Non vedo perché non dare l’Oscar come miglior canzone a Let It Go. Nella versione originale è cantata da una per la quale è lecito fare l’unica osservazione di contrasto a “Ma che brutta canzone!” che si fa nel caso dell’Oscar alla miglior canzone: “Però ha una gran voce”. Questo basta per far vincere la canzone. E magari, se vincerà, la sera della premiazione vederla eseguita sarà uno spettacolo della madonna, perché sarà comunque esaltante, a modo suo, anche se è una merda. Esaltante non significa bello, ma esaltante, appunto: pompare riesce facile a quegli scenografi. Pensate a Jai Ho. Quando Hollywood si muove, si muove, e sul palco è in grado anche di rendere meno brutta una canzone brutta. Solo per un po’, per il tempo sufficiente a giustificare una vittoria, poi tanto l’Oscar per la miglior canzone originale ce lo scordiamo in due giorni. Per avere la certezza che l’esecuzione di Let It Go sarà uno spettacolo basta ascoltarla, per smascherarla subito nella sua inutilità, e ascoltarne I violini, improponibili. Demi Lovato, che comunque è una che ha fatto della gavetta, la canta nel cd, non nel film. Lì c’è Idina Menzel, la voce originale della Regina Elsa. Ma la Demi e la Idina non c’entrano direttamente: l’Oscar viene assegnato all’autore, non all’interprete. Quindi si usa l’interpretazione rendendola esaltante con la scenografia per motivare il premio agli autori. Niente di più deprimente per loro. Let It Go è la tipica brutta canzone che vincerà perché dà la possibilità di sfruttare le doti (niente di che) della cantante per far vincere chi l’ha scritta. Poi il film: è di aiuto la Principessa che si autoimbirisce nel paesaggio di ghiaccio con tipica illustrazione Disney. L’interrogativo che si pone l’Academy in sede di votazione è: quale canzone possiamo trasformare più facilmente in SPETTACOLO sul palco? Gli U2? No. Pharrell? No. Karen O, Alone Not Yet Alone? No no no. Ecco fatto. Per la miglior musica, presumo, la giuria si pone domande diverse. La miglior canzone è la miglior canzone, non è la miglior musica, per la quale ci sono state anche ottime sorprese: Giorgio Moroder che vince per Fuga di mezzanotte nel 79 (ma ha vinto anche per la canzone Take My Breath Away di Top Gun, qualche anno dopo).

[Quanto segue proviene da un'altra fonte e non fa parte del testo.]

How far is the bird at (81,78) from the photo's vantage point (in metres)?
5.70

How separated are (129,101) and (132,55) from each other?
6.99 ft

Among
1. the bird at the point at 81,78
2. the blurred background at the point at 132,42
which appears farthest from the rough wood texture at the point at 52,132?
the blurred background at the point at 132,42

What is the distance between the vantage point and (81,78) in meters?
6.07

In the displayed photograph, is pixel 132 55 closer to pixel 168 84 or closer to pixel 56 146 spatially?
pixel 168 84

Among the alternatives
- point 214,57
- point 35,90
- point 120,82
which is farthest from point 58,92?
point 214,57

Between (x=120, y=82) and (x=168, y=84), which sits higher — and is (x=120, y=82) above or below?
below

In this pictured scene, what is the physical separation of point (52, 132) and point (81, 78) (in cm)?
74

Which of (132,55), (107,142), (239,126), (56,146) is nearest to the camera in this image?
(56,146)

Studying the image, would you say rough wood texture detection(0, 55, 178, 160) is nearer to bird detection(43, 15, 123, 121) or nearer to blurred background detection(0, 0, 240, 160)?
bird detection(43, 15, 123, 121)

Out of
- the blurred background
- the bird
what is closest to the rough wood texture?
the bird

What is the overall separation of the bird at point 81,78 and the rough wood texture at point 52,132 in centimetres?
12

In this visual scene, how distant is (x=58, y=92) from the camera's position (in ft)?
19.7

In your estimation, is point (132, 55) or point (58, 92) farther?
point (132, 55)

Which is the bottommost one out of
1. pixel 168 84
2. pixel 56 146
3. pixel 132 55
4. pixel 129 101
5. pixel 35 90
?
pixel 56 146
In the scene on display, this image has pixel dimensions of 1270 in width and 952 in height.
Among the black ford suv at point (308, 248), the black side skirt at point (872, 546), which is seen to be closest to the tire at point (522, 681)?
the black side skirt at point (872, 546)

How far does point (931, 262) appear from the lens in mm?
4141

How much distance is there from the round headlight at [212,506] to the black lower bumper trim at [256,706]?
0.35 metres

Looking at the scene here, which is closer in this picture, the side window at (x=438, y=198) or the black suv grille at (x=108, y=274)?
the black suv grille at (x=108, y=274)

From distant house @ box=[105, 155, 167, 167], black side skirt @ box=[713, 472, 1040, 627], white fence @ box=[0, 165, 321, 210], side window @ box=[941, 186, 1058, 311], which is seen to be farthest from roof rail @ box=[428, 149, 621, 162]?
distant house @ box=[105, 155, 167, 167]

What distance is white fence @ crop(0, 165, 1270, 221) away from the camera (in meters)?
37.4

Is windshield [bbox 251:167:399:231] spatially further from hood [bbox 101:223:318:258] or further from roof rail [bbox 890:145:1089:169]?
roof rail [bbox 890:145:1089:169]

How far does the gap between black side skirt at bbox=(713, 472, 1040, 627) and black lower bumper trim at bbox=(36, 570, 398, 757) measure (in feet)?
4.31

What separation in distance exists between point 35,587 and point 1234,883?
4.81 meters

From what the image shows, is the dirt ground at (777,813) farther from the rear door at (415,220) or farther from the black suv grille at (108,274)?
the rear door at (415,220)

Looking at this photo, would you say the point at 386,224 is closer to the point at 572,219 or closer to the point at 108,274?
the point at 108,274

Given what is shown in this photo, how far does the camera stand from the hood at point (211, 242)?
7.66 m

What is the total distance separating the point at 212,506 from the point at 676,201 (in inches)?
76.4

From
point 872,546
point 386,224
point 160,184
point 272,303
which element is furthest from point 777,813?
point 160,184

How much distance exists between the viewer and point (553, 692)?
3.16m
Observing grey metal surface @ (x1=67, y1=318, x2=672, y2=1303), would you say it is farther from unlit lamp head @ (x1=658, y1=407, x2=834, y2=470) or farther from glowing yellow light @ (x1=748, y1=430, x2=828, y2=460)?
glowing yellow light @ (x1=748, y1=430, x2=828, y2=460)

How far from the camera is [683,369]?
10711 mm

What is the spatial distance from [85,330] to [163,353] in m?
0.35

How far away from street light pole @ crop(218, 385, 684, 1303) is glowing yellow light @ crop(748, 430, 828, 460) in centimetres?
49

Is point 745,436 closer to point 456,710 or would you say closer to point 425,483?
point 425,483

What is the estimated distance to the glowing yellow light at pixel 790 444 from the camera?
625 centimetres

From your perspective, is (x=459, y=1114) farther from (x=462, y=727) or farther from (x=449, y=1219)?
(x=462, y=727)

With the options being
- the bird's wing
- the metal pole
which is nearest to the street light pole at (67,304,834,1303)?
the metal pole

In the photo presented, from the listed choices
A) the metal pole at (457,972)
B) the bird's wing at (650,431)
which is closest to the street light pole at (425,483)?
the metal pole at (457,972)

Basta guardare il video di Demi Lovato per capire che, senza Idina Menzel e senza la sequenza della Principessa nel castello, Let It Go non si ascolta. In italiano si chiama All’alba sorgerò ed è cantata da Serena Autieri, con voce LEGGERMENTE impostata, paragonabile a quella di colei che scopando ha fatto venire l’ictus a Bossi. In Italia, viva la figa che canta male.